Given data Start Marker

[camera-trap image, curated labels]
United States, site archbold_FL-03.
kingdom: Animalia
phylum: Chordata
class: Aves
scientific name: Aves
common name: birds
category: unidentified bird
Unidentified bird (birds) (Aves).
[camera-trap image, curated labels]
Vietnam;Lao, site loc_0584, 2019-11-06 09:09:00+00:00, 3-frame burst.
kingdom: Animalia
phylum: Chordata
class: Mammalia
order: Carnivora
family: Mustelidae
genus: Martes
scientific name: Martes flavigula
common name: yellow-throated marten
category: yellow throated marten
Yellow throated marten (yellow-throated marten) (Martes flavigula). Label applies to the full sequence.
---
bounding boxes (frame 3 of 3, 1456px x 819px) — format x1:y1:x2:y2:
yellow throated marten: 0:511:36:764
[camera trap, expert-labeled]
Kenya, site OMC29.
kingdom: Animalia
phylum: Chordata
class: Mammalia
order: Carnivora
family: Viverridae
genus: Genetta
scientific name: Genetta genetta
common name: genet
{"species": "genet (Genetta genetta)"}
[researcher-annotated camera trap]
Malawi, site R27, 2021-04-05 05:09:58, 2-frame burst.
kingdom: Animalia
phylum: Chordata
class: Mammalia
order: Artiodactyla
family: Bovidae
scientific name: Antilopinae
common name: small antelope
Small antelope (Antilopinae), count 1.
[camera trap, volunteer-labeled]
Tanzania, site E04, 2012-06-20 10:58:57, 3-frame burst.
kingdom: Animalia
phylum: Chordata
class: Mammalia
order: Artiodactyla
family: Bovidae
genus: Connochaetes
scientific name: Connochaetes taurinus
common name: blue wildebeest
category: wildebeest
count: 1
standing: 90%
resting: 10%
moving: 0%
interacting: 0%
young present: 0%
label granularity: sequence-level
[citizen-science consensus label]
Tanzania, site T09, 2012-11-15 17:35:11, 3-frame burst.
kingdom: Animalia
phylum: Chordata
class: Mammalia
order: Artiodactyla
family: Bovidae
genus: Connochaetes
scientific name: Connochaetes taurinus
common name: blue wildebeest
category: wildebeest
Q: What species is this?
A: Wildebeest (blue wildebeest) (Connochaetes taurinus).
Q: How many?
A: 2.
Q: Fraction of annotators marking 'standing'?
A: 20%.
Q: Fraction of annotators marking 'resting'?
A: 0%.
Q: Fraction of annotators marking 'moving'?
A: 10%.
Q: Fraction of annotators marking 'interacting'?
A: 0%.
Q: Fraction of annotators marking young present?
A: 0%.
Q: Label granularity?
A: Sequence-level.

Given data End Marker

## The problem
Line count for "resting": report how many lines in the data above include it, with no other words.

## Solution for this exercise
2